Expanding Access, Expanding Understanding: How One Howard Faculty Member Is Reframing Global Music Scholarship
By Chad Eric Smith, Director of Marketing and Communications, Chadwick A. Boseman College of Fine Arts
Within the Department of Music, a long-running faculty initiative is quietly reshaping how scholars, students, and researchers access and understand music scholarship across the globe. What began as a simple list has grown into a robust, internationally recognized resource—one that reflects both the scale of global musical inquiry and the ongoing need for greater equity in academic publishing.
Dr. Matthew Franke, who joined Howard University in 2015, began compiling what would become the List of Open-Access Music Journals just one year later. At its core, the project centers on accessibility.
“These are journals that post all their research online for free at no charge to the reader.”
Initially, the effort was straightforward. But as the list expanded, so did its ambition. By 2019, with more than 140 entries, the project had outgrown its original format. In response, Dr. Franke built a searchable database, allowing users to filter journals by keywords, languages, subject matter, and geography—transforming a static list into a dynamic research tool.
That evolution continued in 2020, when Dr. Franke received a junior faculty fellowship from Howard University to further develop the project into a scholarly article. At the time, the database had grown to approximately 180 journals. His research was later published in College Music Symposium in 2021, offering both a resource and a critical framework for understanding the landscape of open-access music scholarship.
This is not simply a project of aggregation; it is an act of interrogation.
In both his published work and subsequent presentations—including a 2024 panel on “Open-Access Publishing in Musicology” at the American Musicological Society national conference in Chicago—Dr. Franke has used the database to surface deeper structural questions within the field.
Reflecting on that work, he noted, “I spoke about imbalances in scholarly publishing and the general dominance of Western scholarship in open-access spaces and how scholars could do more to create understanding between people of different cultures.”
That insight is explored more directly in his published research:
Open-access journals have amplified the perspectives of scholars and academic societies in industrialized states, especially the United States and the European Union. As these regions already wield tremendous political, economic, and cultural power, open-access technology has provided a tool by which Western perspectives can spread even more effectively across the globe... Although the existing model has provided a global audience for this local discourse, it runs the risk of creating an echo chamber in which Western disciplinary approaches, perspectives, and topics are the main ones that matter.
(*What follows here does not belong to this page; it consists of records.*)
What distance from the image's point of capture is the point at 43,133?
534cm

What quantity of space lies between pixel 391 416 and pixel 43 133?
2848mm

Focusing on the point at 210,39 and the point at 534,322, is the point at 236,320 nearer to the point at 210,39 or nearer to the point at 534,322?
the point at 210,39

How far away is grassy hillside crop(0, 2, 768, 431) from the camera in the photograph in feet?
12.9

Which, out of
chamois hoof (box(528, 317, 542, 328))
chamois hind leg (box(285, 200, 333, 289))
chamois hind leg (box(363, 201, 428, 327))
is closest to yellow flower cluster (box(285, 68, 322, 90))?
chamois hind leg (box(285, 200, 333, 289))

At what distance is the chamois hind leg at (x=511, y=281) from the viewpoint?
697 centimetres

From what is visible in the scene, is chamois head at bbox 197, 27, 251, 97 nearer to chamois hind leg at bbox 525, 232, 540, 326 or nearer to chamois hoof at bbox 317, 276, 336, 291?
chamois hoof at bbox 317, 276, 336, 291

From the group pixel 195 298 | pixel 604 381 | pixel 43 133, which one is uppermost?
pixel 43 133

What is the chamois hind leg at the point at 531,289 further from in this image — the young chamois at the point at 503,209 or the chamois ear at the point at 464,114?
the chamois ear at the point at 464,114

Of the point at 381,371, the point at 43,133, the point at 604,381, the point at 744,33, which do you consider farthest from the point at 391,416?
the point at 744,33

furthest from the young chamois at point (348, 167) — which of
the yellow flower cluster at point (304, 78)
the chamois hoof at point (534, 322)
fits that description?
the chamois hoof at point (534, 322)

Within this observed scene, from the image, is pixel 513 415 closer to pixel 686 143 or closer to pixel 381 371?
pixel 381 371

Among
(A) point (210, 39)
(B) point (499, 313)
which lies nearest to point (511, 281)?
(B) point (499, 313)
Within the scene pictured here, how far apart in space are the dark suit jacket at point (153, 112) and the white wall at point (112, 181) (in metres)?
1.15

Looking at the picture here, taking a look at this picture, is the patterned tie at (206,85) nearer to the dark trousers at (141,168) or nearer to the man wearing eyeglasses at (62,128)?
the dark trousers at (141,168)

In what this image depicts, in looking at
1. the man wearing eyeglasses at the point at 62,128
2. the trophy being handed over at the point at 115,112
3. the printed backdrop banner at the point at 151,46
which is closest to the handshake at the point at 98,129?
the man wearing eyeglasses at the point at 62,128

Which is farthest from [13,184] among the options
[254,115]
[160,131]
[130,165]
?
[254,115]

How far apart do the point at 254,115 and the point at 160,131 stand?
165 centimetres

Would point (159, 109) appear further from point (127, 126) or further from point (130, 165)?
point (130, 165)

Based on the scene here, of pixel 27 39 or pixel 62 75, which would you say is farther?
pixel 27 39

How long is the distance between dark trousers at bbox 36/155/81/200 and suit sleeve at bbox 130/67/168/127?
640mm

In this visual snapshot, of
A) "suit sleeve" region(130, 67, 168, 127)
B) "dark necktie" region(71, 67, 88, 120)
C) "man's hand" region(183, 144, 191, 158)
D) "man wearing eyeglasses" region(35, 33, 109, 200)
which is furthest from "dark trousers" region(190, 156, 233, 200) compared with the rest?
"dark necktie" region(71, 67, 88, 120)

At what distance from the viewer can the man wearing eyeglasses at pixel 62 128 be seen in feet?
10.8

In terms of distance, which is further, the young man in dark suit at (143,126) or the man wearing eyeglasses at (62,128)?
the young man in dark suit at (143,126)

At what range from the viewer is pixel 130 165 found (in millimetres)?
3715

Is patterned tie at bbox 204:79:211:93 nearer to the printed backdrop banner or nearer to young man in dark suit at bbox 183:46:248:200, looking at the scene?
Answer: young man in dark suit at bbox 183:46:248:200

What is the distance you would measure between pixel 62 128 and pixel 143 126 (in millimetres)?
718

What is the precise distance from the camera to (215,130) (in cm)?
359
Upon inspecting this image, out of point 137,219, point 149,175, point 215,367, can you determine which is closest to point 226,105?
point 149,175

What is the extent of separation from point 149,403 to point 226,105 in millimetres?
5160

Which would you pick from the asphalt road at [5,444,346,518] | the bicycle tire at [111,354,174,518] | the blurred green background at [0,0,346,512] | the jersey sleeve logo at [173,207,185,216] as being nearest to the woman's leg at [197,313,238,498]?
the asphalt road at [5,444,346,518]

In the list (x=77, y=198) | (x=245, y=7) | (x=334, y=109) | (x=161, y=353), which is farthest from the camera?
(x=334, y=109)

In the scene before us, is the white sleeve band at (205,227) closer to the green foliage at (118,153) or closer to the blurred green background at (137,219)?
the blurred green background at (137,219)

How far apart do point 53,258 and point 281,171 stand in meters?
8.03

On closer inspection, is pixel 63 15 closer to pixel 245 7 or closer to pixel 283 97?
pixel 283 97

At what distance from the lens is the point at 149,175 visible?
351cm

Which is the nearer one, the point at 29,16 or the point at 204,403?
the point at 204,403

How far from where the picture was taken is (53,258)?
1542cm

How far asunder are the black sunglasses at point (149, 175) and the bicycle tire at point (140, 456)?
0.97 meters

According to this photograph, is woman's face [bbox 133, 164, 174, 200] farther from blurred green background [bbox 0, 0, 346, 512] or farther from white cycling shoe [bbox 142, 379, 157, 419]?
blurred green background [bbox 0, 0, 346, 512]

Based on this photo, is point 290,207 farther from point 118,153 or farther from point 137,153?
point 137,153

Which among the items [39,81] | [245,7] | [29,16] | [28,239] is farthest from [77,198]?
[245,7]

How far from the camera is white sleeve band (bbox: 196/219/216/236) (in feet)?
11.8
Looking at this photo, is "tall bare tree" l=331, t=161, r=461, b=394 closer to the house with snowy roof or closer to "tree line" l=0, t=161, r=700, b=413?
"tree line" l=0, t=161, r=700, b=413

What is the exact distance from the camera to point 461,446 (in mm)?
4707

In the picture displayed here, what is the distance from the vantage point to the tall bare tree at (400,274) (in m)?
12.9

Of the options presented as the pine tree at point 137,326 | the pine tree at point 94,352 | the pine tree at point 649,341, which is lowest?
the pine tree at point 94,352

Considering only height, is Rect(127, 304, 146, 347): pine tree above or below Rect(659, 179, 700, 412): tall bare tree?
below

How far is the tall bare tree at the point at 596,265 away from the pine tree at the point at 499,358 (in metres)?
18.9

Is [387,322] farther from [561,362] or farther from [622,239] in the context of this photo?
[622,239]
That perspective has shaped the continued growth of the database, which now includes nearly 400 journals from across the world and continues to expand as scholars contribute new entries. The scope is intentionally global, with journals representing countries such as the United States, South Korea, Kenya, Australia, India, Sri Lanka, Argentina, Ukraine, Mexico, and Turkey. The list continues to grow through community contributions, reflecting both the scale of global scholarship and the demand for more inclusive access.
The result is both a practical tool and a conceptual intervention, one that challenges assumptions about where knowledge is produced, who has access to it, and how disciplines evolve across cultural contexts.
At a university long defined by its commitment to truth, excellence, and global impact, the work resonates on multiple levels. It supports student learning, advances faculty research, and aligns with a broader institutional mission to expand access to knowledge while deepening cultural understanding.
Dr. Franke’s work in the classroom reflects that same commitment. He teaches across a wide range of courses, including music history for majors and minors, as well as classes in popular music, jazz, folk music, global heritage musics, and classical traditions. In 2022, he received the College’s Outstanding Teaching Award, a recognition of both his scholarship and his impact on students.
The database he curates extends that impact beyond the classroom, offering a resource that is as expansive as it is intentional. In connecting scholars to freely accessible research across continents, it opens pathways not only to information, but to perspective.
And in doing so, it reinforces a simple but powerful idea: access is not just about availability—it is about inclusion, representation, and the ongoing work of building a more complete understanding of the world’s artistic and intellectual traditions.